The Internet of Things (IoT) is one field where many UK manufacturers could be investing more, research has suggested.

Business software provider SAP conducted a survey of 100 senior executives in the manufacturing sector, around a fifth (19 per cent) of whom expected no investment in IoT technologies this year.

As a proportion of overall IT spend, average anticipated investment in these innovations was only eight per cent.

This low level of financial backing for IoT tech and platforms is not the result of a lack of confidence in this burgeoning field, with just over half (51 per cent) of the respondents to the SAP survey saying it could help them cut costs.

Nearly four out of ten manufacturing executives (38 per cent) thought IoT could help their business with product development.

Despite the relatively low level of projected investment, Nayaki Nayyar, general manager and head of IoT Go to Market for SAP, said it was encouraging that businesses recognise how technology can deliver improved insights, proactive measures and better outcomes.

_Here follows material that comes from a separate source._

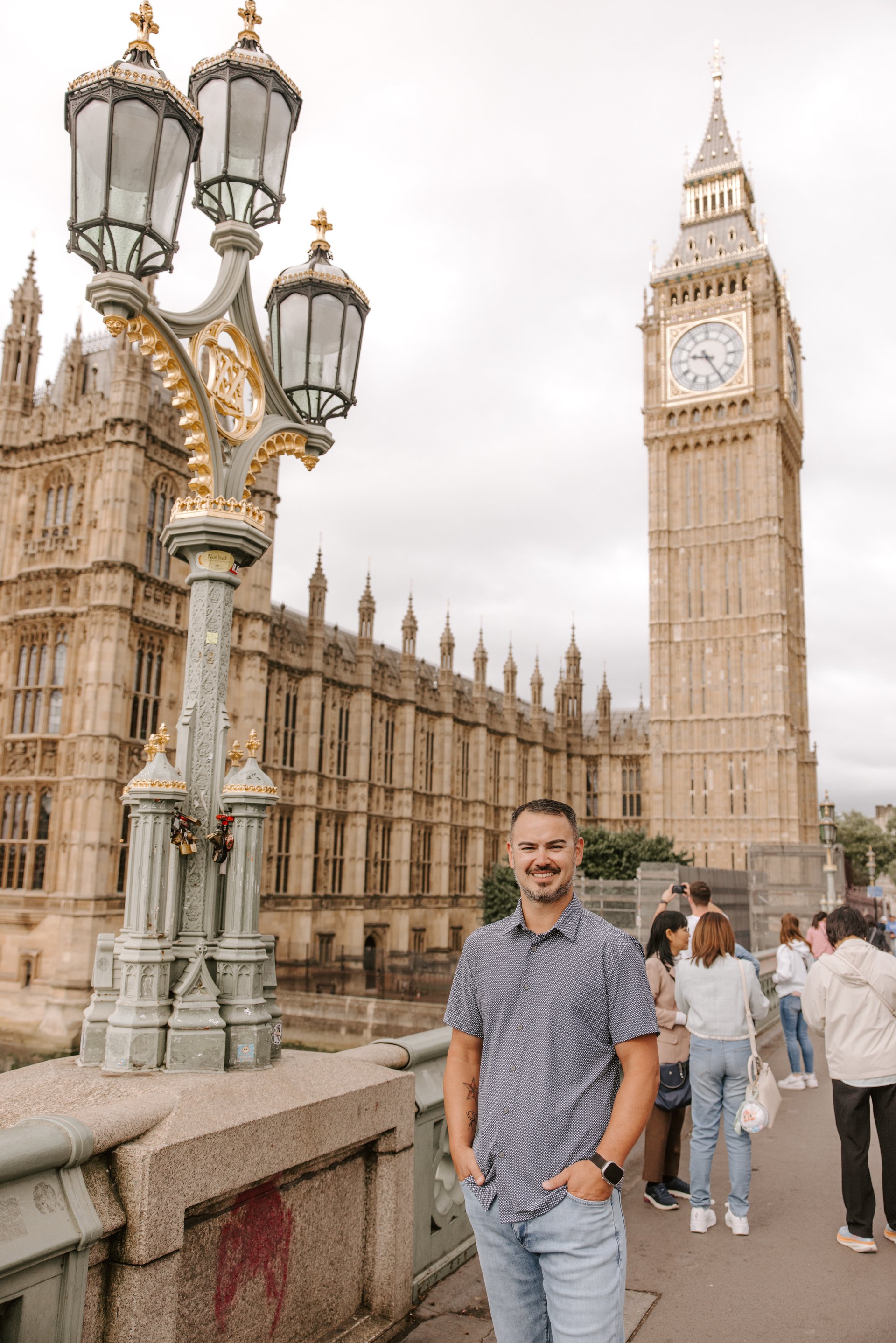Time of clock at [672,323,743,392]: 9:25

She said IoT is set to have a "major impact" on the manufacturing sector in particular.

"Industry 4.0 and the Internet of Things can enable end-to-end transformation for manufacturing companies and connect the shop floor to the top floor, optimising supply chains and manufacturing operations and ultimately helping them stay competitive," added Ms Nayyar.

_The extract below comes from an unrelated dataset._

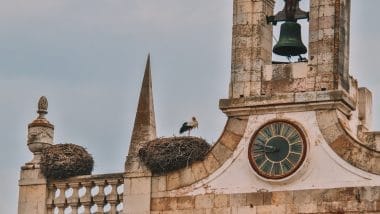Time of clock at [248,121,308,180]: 8:47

Nearly a third (30 per cent) of the manufacturing firms surveyed by SAP identified procurement and supply chain management as areas that could benefit from growth in IoT.

This point was also made in the UK Logistics Confidence Index for the first half of 2016 from Barclays, Moore Stephens and Analytiqa, which was based on the opinions and insights of over 100 chief executives, managing directors and finance directors from the logistics sector.

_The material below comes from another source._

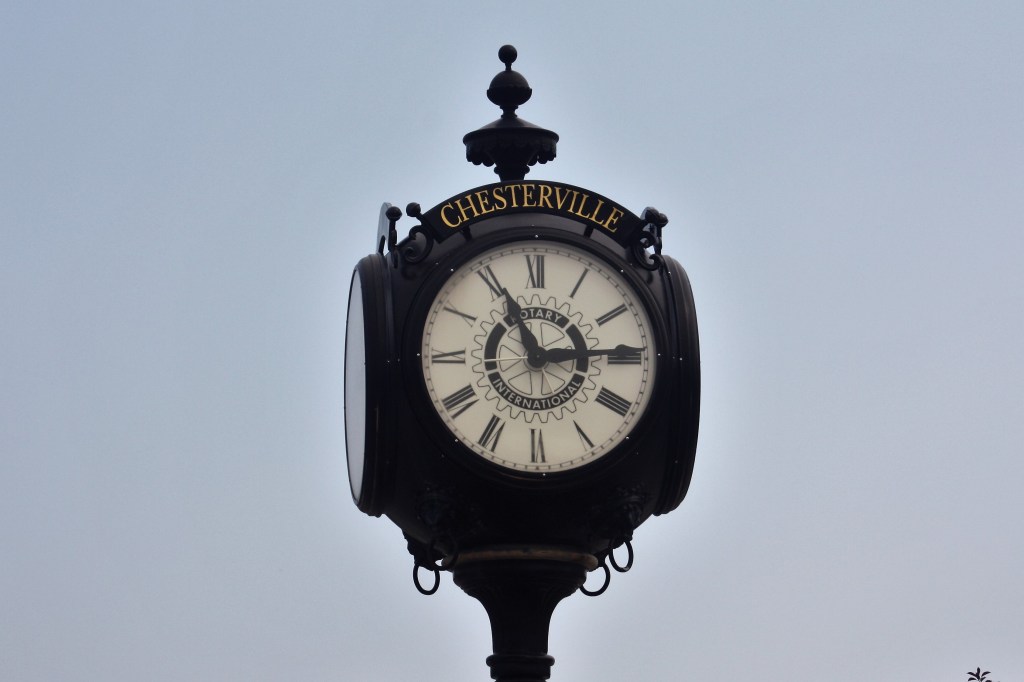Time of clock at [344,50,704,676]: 11:14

Nearly six out of ten respondents (58 per cent) said they would be implementing innovative supply chain solutions over the next 12 months. Within this group, 18 per cent of decision makers were set to focus their efforts on IoT.

However, at the top of the list of technologies set to improve supply chain management over the coming year was big data and analytics, cited by 27 per cent of respondents, followed by automation (21 per cent) and cloud computing (21 per cent).

Publishing their findings, the report authors noted that many companies still have a long way to go before they can properly grasp and realise the potential of the latest technologies.

"Some industry observers suggest companies may still be at the beginning of a journey to fully understand the potential solutions that can be developed from the real-time data that is starting to be generated by the IoT," they said.

Last November, Gartner released a report predicting that the number of connected 'things' in use across the globe will reach 6.4 billion this year, up 30 per cent from 2015.